Your task is to extract the lines from the one holding "Is (413,1) the higher one, or is (661,333)?" through the end of the material. Set them down exactly and add nothing.

##############################

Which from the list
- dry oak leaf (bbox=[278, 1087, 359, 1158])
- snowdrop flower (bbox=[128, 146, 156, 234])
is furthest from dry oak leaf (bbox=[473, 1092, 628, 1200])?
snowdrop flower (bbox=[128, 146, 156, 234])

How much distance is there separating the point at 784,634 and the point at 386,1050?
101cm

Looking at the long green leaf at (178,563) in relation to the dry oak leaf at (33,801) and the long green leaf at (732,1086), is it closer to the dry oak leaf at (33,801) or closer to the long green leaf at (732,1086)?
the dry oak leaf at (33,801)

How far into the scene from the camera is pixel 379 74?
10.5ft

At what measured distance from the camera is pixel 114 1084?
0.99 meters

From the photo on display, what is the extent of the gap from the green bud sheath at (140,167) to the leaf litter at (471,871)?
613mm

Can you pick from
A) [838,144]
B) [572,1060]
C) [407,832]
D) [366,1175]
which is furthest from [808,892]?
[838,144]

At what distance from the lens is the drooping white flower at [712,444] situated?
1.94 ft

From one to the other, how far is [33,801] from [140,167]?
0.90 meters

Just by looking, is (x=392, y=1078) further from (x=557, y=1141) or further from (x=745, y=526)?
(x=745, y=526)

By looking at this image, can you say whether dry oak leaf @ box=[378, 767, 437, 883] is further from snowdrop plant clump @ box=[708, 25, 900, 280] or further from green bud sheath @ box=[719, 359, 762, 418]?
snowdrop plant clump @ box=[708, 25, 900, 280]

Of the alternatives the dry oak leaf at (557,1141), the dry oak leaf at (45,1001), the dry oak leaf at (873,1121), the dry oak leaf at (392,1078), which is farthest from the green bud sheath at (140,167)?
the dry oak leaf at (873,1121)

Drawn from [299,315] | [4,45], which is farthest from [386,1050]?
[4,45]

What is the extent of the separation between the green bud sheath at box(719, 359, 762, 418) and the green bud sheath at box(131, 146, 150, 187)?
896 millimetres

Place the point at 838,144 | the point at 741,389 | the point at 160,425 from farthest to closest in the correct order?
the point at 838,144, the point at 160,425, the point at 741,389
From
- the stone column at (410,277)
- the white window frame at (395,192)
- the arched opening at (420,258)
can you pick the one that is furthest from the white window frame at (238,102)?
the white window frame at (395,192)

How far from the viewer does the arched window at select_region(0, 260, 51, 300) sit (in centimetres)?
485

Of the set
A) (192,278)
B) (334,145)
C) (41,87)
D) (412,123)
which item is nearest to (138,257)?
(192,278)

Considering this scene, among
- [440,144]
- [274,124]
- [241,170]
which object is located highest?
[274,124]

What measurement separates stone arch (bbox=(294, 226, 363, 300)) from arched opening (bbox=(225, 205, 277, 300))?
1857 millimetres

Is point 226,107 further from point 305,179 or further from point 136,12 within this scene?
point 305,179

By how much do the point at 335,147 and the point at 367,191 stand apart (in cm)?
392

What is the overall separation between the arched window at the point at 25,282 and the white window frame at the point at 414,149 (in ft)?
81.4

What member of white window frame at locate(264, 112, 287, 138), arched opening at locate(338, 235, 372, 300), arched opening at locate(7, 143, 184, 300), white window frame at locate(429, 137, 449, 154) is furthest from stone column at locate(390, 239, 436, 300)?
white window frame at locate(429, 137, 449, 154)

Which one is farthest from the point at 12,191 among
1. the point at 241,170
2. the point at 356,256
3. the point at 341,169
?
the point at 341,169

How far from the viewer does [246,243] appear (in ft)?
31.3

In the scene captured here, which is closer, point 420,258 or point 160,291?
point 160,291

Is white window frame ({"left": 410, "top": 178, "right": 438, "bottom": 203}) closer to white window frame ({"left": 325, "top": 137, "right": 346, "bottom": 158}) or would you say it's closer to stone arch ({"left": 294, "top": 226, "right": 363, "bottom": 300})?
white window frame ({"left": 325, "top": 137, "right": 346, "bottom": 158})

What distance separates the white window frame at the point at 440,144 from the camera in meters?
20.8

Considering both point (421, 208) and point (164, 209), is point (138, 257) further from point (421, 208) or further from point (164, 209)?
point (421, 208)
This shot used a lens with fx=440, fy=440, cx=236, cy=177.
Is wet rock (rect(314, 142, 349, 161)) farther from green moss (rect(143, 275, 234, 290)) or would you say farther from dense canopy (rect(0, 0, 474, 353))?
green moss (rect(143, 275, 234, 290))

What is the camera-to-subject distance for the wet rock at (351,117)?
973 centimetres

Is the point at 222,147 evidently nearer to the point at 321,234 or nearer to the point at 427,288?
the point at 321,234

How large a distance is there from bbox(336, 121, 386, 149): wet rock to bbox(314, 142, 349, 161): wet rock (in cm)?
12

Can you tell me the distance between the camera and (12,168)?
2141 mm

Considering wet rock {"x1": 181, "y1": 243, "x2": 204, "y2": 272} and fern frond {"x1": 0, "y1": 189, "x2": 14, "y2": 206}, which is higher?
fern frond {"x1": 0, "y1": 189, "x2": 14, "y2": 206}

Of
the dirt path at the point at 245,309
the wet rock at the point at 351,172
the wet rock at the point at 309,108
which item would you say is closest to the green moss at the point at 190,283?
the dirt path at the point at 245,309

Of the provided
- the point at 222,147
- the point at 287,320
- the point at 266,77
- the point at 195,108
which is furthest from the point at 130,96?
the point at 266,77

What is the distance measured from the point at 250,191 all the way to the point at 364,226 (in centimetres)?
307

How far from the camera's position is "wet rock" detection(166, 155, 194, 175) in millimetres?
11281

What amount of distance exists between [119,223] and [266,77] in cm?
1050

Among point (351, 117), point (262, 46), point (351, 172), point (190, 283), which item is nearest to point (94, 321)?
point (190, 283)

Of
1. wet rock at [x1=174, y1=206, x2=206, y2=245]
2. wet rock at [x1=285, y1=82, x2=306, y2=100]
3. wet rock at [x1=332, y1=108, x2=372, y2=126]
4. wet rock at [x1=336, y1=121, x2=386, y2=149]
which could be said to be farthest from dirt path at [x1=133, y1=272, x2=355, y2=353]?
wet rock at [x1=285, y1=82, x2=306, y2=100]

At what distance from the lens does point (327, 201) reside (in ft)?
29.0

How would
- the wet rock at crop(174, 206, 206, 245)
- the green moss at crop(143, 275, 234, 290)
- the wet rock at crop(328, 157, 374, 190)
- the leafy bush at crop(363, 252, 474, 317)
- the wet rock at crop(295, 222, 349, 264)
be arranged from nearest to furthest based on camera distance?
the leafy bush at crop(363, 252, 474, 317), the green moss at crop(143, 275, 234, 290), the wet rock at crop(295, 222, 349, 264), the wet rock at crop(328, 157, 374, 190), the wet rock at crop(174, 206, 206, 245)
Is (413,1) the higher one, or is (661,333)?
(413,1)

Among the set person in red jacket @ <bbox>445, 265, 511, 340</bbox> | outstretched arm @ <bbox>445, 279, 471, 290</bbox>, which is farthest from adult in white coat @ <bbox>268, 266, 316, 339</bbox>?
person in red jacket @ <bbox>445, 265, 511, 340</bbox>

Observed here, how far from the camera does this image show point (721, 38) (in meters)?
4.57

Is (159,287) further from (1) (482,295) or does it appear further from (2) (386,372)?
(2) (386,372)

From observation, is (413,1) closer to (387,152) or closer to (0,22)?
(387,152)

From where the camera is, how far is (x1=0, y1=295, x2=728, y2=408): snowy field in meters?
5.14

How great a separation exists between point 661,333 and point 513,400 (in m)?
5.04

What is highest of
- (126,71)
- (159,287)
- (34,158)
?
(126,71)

##############################

## Response below
Is (413,1) the higher one, or is (661,333)?
(413,1)

Among the set person in red jacket @ <bbox>445, 265, 511, 340</bbox> | outstretched arm @ <bbox>445, 279, 471, 290</bbox>, which is farthest from adult in white coat @ <bbox>268, 266, 316, 339</bbox>?
person in red jacket @ <bbox>445, 265, 511, 340</bbox>

Observed here, how far from the camera does this image show point (721, 38) (in meters)?
4.57

Is (159,287) further from (1) (482,295) or does it appear further from (2) (386,372)?
(2) (386,372)

From observation, is (413,1) closer to (387,152) or closer to (0,22)?
(387,152)

From where the camera is, how far is (x1=0, y1=295, x2=728, y2=408): snowy field in meters?
5.14

How great a separation exists between point 661,333 and point 513,400 (in m)?
5.04

What is highest of
- (126,71)
- (159,287)
- (34,158)
?
(126,71)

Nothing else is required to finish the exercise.